The modules and the learning processes of any existing models were proposed for their own aims. Therefore, we need to deepen our understanding of the mechanism of how genotypes determine phenotypes and reveal the mathematical functions and learning processes that can truly characterize the mechanism. In this way, we can change from simply borrowing modules from existing models to proposing really suitable modules and learning processes. As a tool positioned for use in clinical practice, TB-DROP also requires continuous accumulation of experience and update of models to deal with problems arising in practice.


Phenotypic and sequencing data

The datasets were obtained from two previously published studies and consist of 12,478 isolates with WGS data and phenotypic DST data [14, 34]. The SRA accession numbers of all raw datasets are listed in Additional file 3. The phenotype data included resistance status for four first-line drugs (rifampicin, isoniazid, pyrazinamide, and ethambutol). Phenotypic data were classified as resistant, susceptible, or unknown.

Variant calling

We used fastp 0.20.1 [35] to clean the raw sequencing data. The cleaned reads were mapped to the H37Rv reference genome using BWA-MEM 0.7.17 [36], and SNPs, insertions, and deletions (InDels) were called using GATK [37]. Variant annotation was performed using ANNOVAR [38], and variants annotated as synonymous mutations were not included in our analysis. SNPs and InDels in PE (Pro-Glu) or PPE (Pro-Pro-Glu) genes, mobile elements, and repeat regions were excluded using VCFtools 0.1.16 [39].

Building the predictor sets of features

The features used for prediction were classified into two groups. In one group, each mutation in the genome was used as the predictive feature. The presence of a mutation in the isolate was represented by a binary variable, with 1 indicating the presence of the mutation and 0 indicating its absence. In the other group, to reduce the feature dimension, we used 100-bp windows to divide the entire genome into 44,116 regions, and the number of mutations in each region was considered the predictor.

Designing and training the TB-DROP model

Both designing the novel models and comprehensively comparing the existing methods are essential for developing an efficient neural network for MTB drug resistance. Multiple neural networks have been used to predict biological phenotypes, including MTB drug resistance. To use the best neural network in our tool, four architectures were summarized, reimplemented, optimized, and compared.

First, we summarized the features, advantages, and disadvantages of each model, with the intention of mainly targeting neural network designers. The comprehensive and in-depth summary may facilitate the construction of more suitable models. Next, we reimplemented WDNN, DeepAMR, and CNNGWP in the same framework according to their published source codes. The same framework guaranteed that each model can be depicted systematically. In this way, we could clearly determine the modules to be used for each model. In addition, it was convenient to append a module to a model at the right place. The reimplemented version of each model was evaluated with the datasets available with the source codes to prove that we did restore the model to a certain extent.

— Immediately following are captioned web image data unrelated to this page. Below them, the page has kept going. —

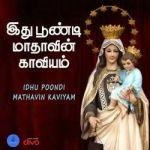Idhu Poondi Mathavin Kaviyam songs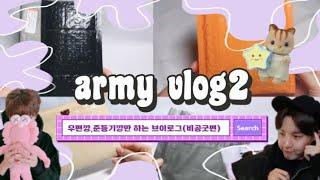 [아미브이로그]우편깡,준등기깡만 하는 영상|방탄소년단•…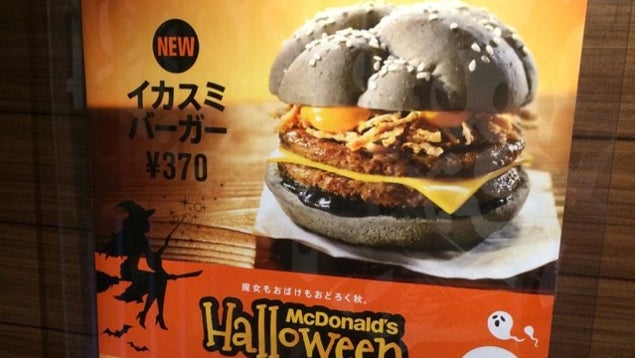 halloween whopper from burger king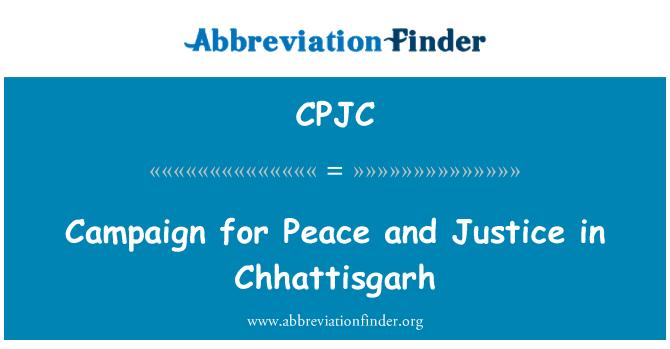 CPJC: Campaign for Peace and Justice in Chhattisgarh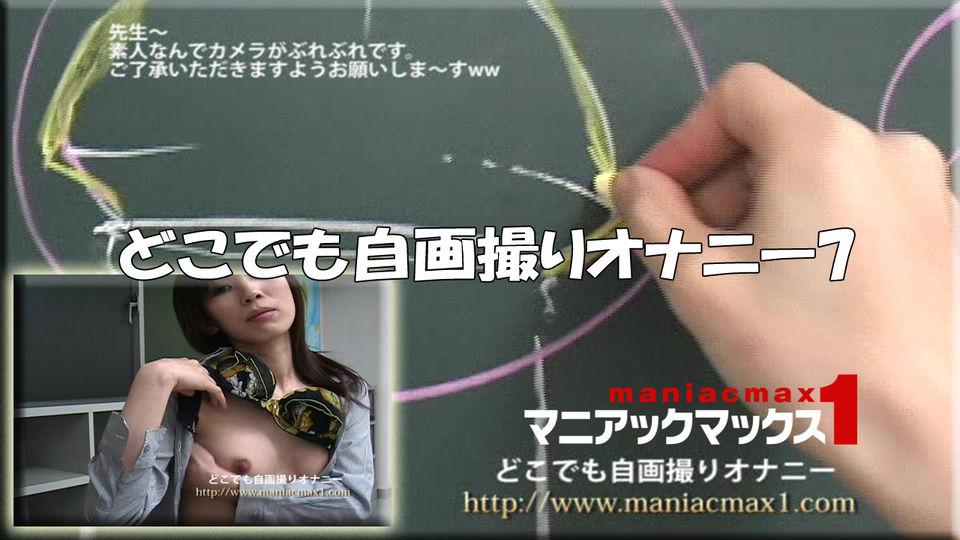 島崎 - どこでも自画撮りオナニー7 エロAV動画 Hey動画サンプル無修正動画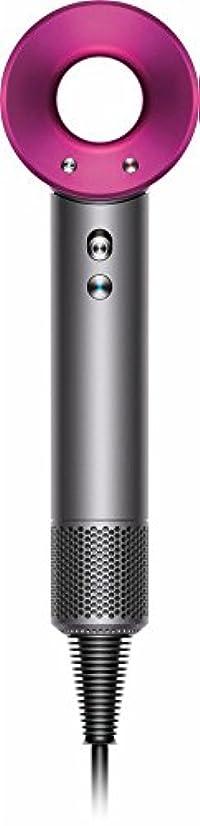 許さないに慣れ護衛Dyson Supersonic アイアン/フューシャ HD01 IIF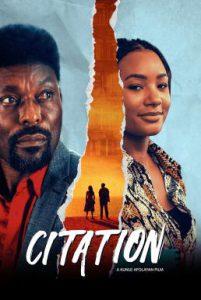 ดูหนัง Citation (2020) ฟ้อง [ซับไทย]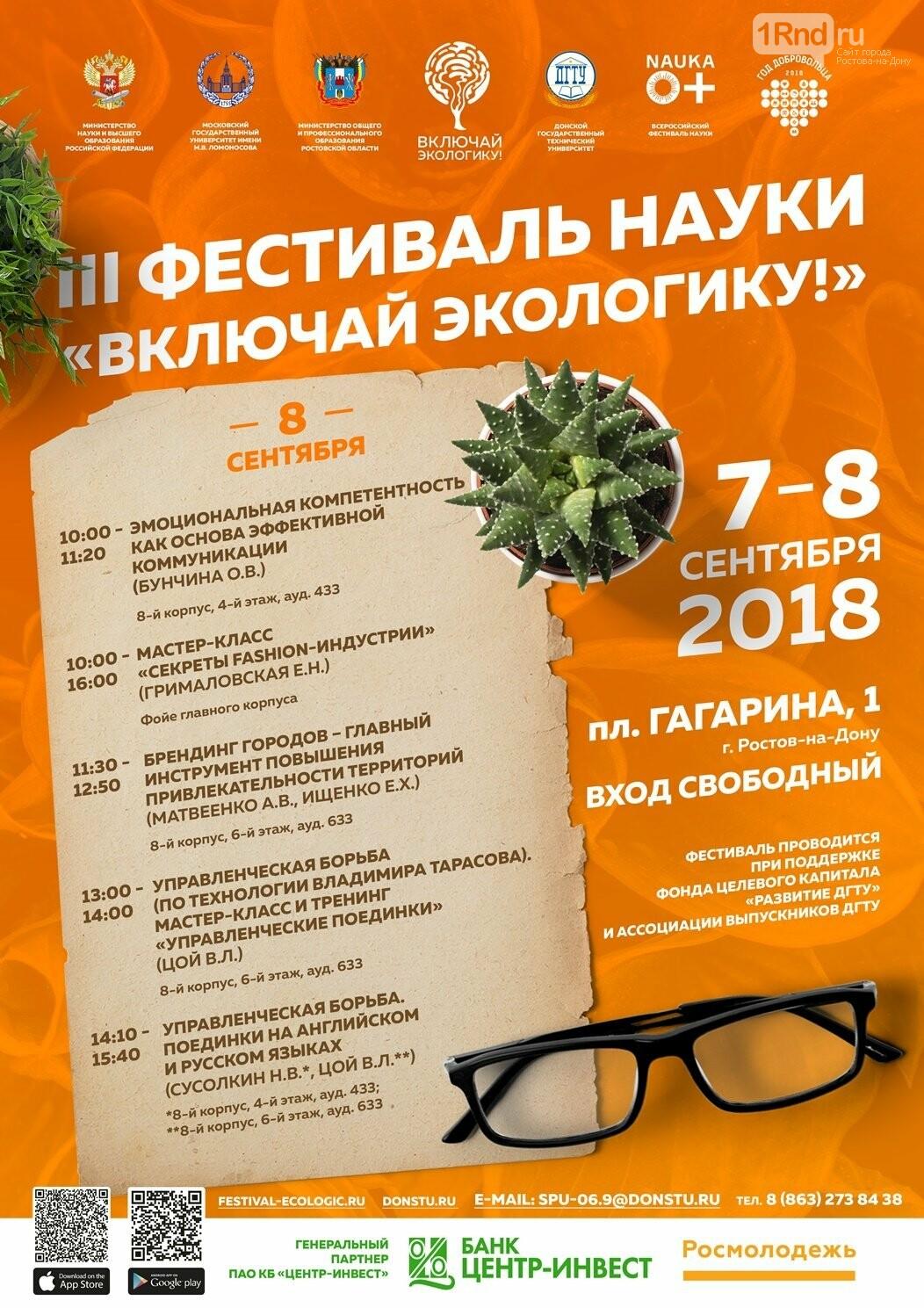 От блокчейна до космоса: фестиваль науки «Включай ЭКОлогику!» пройдет в Ростове, фото-3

Each model was optimized to accommodate the condition that the whole genome mutations were used as inputs, during which the advantages of each model were retained and the defects overcome. Our dataset was used as the input of each model, which was optimized according to its training/validation loss curves and metrics on the validation dataset. The hyperparameters were tuned according to their functions and the depth up to which learning models gain satisfied generalization. For all models, the weight of the neural network with the lowest validation loss value during the training process was used in the final model.

Finally, the optimized models were evaluated on the test dataset, and the model with the best performance was selected as the representative model and compared with other MTB drug resistance prediction methods. The best model was used in our tool, TB-DROP. tensorflow-gpu (2.3.1) was used.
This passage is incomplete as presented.